━━━━━ DOCUMENT ━━━━━

The freedom of the states to establish and apply their own laws
and policies touching the validity of contracts exempting carriers
from liability to passengers for injuries due to negligence was not
affected by the Carmack Amendment, which deals only with shipments
of property. P.
248 U. S. 363.
An employee of a circus was injured by the negligent operation
of a passenger train of a railroad company while traveling upon a
train owned by the circus, which was being hauled over the tracks
of the railroad company by its locomotive and crew pursuant to a
special contract declaring the company not a common carrier
therein, and not liable for negligence.
Held that the
employee was not a passenger of the railroad company, and that his
cause of action was based on the general right not to be injured by
the negligence of another.
Id.
Writ of error to review 100 Neb. 237 dismissed.
The case is stated in the opinion.
Page 248 U. S. 361
MR. JUSTICE BRANDEIS delivered the opinion of the Court.
Barnum & Bailey, who owned rolling stock adapted to carrying
their circus equipment and personnel, made, in 1913, a special
contract with the Chicago, Rock Island & Pacific Railway
Company concerning transportation on its lines. The railway agreed,
for a sum fixed, to give the right to use its tracks and
locomotives, fully manned and supplied, to haul the circus trains.
Barnum & Bailey agreed, among other things, that the railway
was not acting therein as a common carrier; that it should not be
liable for any injury, though arising from negligence, either to
their own person or property, or to that of any other of their
Page 248 U. S. 362
employes, and that they would indemnify the railway against any
such injury.
While the circus train was being moved in Nebraska, from
Lincoln, to Atlantic, Iowa, it was crashed into by one of the
railway's regular passenger trains, and Maucher, an employee of the
circus, was injured. He had, by his contract of employment, agreed
to release all railroad companies from any claim for injuries
suffered while traveling with the circus on their lines, but he
brought, in a state court of Nebraska, an action against the
railway for damages, alleging that he had been injured by its
negligence. The railway defended on the ground that its contract
with Barnum & Bailey, and thus with the plaintiff, operated to
release it from all liability; that, since the contract related to
a movement in interstate commerce, its validity was to be
determined by the federal law, and that, by the federal law, the
contracts were valid, although undertaking to release the railway
from liability, since it was not acting as common carrier.

━━━━━ DATA LINES ━━━━━

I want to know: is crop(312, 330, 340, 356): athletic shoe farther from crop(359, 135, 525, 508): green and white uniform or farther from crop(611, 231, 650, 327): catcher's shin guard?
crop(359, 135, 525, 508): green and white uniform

━━━━━

> _REQUESTS_
A. In the circus train case, why did the railway argue that federal law should decide whether its contract with Barnum & Bailey was valid?
B. Answer these questions from the circus train case:
(i) In what year did Barnum & Bailey make the special contract with the railway?
(ii) Between which two places was the circus train being moved when the passenger train struck it?
(iii) What happened to the writ of error seeking review of 100 Neb. 237?
C. Carry the circus train case forward from its final sentence.

> _RESPONSES PER TASK_
A. The railway argued this because the contract covered a movement in interstate commerce. On that basis, it claimed that federal law must decide the contract's validity.

B.
(i) 1913
(ii) From Lincoln, Nebraska, to Atlantic, Iowa
(iii) It was dismissed.

C.
Santa Fe, Prescott & Phoenix Ry. Co. v. Grant Bros.
Construction Co., 228 U. S. 177. The
trial court held that the liability was to be determined by the law
of Nebraska, and entered judgment for plaintiff, which was affirmed
by the supreme court of the state. 100 Neb. 237. The case came here
on writ of error under § 237 of the Judicial Code.
The railway admits that, prior to the enactment of the Carmack
Amendment (Act June 29, 1906, c. 3591, § 7, pars. 11, 12, 34
Stat. 584, 595), Congress had not dealt with the right of carriers
to limit by contract their liability for injuries occurring in
interstate transportation, and that consequently the state were
free to establish their own laws and policies and apply them to
such contracts.
Pennsylvania R. Co. v. Hughes,
191 U. S. 477. But
it contends that this power of the states was superseded by the
Carmack Amendment, since that amendment dealt with the power of
carriers to contract in respect to such liability,
Page 248 U. S. 363
Adams Express Co. v. Croninger, 226 U.
S. 491;
Boston & Maine Railroad v. Hooker,
233 U. S. 97, that
it was the intention of Congress to deal with the whole subject,
and that the rights of plaintiff in respect to personal injuries
are governed by the federal law. But the Carmack Amendment deals
only with the shipment of property. Its language is so clear as to
leave no ground for the contention that Congress intended to deal
with the transportation of persons. Furthermore, plaintiff was not
even a passenger on the railway. His claim rests not upon a
contract of carriage, but upon the general right of a human being
not to be injured by the negligence of another.
Compare
Southern Pacific Co. v. Schuyler, 227 U.
S. 601,
227 U. S. 613. The
case presents no substantial federal question. The writ of error
is
Dismissed.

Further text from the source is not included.